▶ _SHORT EXERCISE_:
Reproduce word for word the lines of the items from the line containing "With the options being" through the end of the items, both ends included.

(Recorded data)
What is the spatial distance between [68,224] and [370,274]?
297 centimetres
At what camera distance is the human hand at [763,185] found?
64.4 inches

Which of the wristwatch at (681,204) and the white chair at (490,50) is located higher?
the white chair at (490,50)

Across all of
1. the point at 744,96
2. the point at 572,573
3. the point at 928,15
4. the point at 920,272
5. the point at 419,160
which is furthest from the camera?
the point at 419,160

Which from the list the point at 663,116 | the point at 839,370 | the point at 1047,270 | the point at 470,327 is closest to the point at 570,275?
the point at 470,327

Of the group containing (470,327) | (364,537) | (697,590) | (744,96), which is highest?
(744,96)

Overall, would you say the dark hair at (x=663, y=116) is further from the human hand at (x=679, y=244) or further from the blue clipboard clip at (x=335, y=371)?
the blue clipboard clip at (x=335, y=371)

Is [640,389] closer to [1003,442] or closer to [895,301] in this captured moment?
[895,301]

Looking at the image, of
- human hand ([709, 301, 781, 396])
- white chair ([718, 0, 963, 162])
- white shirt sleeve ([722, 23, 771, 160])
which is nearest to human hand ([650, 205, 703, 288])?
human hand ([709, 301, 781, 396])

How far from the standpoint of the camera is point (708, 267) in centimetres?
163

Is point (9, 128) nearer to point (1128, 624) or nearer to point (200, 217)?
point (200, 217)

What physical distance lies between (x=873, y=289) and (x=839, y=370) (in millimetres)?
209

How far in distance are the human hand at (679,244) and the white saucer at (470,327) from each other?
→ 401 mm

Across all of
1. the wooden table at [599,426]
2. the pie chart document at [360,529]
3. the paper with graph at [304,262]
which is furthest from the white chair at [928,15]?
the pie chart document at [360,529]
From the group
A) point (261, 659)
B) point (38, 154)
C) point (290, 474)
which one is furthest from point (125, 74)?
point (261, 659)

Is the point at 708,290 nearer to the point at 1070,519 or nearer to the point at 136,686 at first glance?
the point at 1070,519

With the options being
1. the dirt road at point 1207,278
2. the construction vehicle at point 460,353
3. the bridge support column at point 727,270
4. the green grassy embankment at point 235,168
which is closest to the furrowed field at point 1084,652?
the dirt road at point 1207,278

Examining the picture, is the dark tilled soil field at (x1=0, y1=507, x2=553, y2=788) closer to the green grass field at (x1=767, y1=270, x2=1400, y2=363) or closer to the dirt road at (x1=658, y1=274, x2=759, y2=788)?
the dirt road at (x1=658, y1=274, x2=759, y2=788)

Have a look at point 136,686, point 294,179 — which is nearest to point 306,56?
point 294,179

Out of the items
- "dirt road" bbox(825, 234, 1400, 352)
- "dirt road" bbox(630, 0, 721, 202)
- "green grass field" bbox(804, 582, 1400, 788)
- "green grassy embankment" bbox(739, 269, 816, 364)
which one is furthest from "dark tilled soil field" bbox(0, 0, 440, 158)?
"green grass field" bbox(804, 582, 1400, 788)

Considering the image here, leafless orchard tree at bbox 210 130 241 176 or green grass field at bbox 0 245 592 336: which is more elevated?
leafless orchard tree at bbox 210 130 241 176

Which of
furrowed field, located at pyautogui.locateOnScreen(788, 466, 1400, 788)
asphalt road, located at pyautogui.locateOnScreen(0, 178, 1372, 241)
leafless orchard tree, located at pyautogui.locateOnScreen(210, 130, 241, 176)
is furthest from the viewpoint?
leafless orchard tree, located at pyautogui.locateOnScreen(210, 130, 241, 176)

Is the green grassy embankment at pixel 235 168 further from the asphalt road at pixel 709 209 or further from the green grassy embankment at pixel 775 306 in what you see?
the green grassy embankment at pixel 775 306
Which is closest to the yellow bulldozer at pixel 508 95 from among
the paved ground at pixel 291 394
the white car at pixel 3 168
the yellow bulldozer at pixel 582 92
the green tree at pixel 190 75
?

▶ _SOLUTION TO THE PROBLEM_:
With the options being
1. the dirt road at point 1207,278
2. the construction vehicle at point 460,353
3. the bridge support column at point 727,270
4. the green grassy embankment at point 235,168
which is closest to the furrowed field at point 1084,652?
the dirt road at point 1207,278

Examining the picture, is the dark tilled soil field at (x1=0, y1=507, x2=553, y2=788) closer to the green grass field at (x1=767, y1=270, x2=1400, y2=363) or closer to the dirt road at (x1=658, y1=274, x2=759, y2=788)?
the dirt road at (x1=658, y1=274, x2=759, y2=788)

Have a look at point 136,686, point 294,179 — which is nearest to point 306,56?
point 294,179

Out of the items
- "dirt road" bbox(825, 234, 1400, 352)
- "dirt road" bbox(630, 0, 721, 202)
- "green grass field" bbox(804, 582, 1400, 788)
- "green grassy embankment" bbox(739, 269, 816, 364)
which one is furthest from "dark tilled soil field" bbox(0, 0, 440, 158)?
"green grass field" bbox(804, 582, 1400, 788)

Considering the image here, leafless orchard tree at bbox 210 130 241 176 or green grass field at bbox 0 245 592 336: which is more elevated?
leafless orchard tree at bbox 210 130 241 176

Which of
furrowed field, located at pyautogui.locateOnScreen(788, 466, 1400, 788)
asphalt road, located at pyautogui.locateOnScreen(0, 178, 1372, 241)
leafless orchard tree, located at pyautogui.locateOnScreen(210, 130, 241, 176)
is furthest from the viewpoint?
leafless orchard tree, located at pyautogui.locateOnScreen(210, 130, 241, 176)

Is the green grassy embankment at pixel 235 168 further from the asphalt road at pixel 709 209 or further from the green grassy embankment at pixel 775 306 in what you see?
the green grassy embankment at pixel 775 306
Which is closest to the yellow bulldozer at pixel 508 95 from among
the paved ground at pixel 291 394
the white car at pixel 3 168
the yellow bulldozer at pixel 582 92
the green tree at pixel 190 75
?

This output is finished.